Without paying a cent, you can stream music from your own computers to any other computer or iOS device. It’s super easy, once they all get indexed — you basically just install the desktop software and mobile apps, create an account, and pick the folder on your computer that you want to turn into a free DIY cloud music service.

Oh, and you can turn any of that music into playlists that can be cached on your iOS device, so you don’t even need a connection to play them. It’s your cloud in a box! That right there would make this a worthwhile app for both the web and iOS, especially because it also includes all the music you’ve uploaded to YouTube and SoundCloud.

But if you pay, things get more interesting.

For $1 per month and up, your account adds an Audiobox cloud locker (5GB and up), plus the ability to play music from other lockers, such as Dropbox, Box.net, Google Drive and SkyDrive (full list below). So basically, for a dollar a month (none of which goes to copyright holders, presumably), you can run your own cloud music service drawing on all of your cloud lockers, your SoundCloud uploads, your YouTube uploads, and of course all of your own computers. If you’re still living in a “buy or download” world and want to do the music cloud, this is the way to do it.

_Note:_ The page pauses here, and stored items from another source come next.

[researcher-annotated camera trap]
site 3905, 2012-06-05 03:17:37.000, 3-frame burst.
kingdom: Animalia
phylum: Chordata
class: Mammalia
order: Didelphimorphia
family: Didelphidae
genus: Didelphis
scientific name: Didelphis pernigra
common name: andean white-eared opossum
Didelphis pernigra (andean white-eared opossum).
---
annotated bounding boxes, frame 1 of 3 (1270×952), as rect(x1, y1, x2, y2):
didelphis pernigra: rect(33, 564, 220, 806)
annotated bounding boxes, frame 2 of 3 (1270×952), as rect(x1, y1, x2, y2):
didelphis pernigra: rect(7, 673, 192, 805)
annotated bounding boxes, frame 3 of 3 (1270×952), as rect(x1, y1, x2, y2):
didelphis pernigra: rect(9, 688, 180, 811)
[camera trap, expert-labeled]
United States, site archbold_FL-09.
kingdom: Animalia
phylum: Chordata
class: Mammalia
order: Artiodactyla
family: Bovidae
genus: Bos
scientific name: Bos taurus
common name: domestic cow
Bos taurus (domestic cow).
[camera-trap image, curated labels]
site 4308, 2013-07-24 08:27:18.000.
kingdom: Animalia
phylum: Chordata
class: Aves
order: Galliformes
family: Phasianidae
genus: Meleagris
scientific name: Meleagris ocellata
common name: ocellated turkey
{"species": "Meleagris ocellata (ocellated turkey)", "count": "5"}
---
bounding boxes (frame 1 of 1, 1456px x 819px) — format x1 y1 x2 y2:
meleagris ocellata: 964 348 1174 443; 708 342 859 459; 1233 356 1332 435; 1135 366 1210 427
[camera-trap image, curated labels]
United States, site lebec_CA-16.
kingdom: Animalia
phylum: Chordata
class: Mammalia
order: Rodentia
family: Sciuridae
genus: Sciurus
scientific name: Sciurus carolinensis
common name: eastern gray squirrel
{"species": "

Audiobox also offers a feature list that is justifiably described as “kickass.” The following are available in the free version, for the price of a confirmed email address:

  • Streaming any music on your home computer (Linux, Mac, or Windows), so long as it’s switched on and running the DIY music locker software
  • Offline playback (crucial to media’s future)
  • Native AirPlay integration (on iOS) so you don’t have to do this to put your music on AirPlay speakers
  • MusixMatch lyrics
  • Social sharing
  • Gapless playback
  • Every song you have uploaded to YouTube (it would be nice if you could access other YouTube music too, but that’s cool)
  • Everything you have uploaded to SoundCloud (ditto)
  • Ability to control iOS playback from compatible car stereo
  • Integration for sharing and scrobbling with your Facebook, Last.fm, musiXmatch, SongKick, Twitch.tv, and Twitter accounts.

If you pay at least $1 (for 5GB of Audiobox storage), you’ll also get all the music in your Dropbox, Google Drive, Box.net, and/or SkyDrive accounts, so you don’t even need to rely on Audiobox (or your own computer) for storing files. These services can automatically sync folders — like, for instance, your music folder — to the cloud, meaning that you can play all of the music on your home computer without having it turned on, the way you must with the free plan. But you can also do that.

And, again, you can make downloadable playlists from across all of these places, and your own home computer, by just dragging and dropping songs in the web interface.

We’ve been testing Audiobox a great deal today, after seeing the flurry of press coverage following yesterday’s announcement. Now that we’ve actually put it through its paces, we heartily recommend it.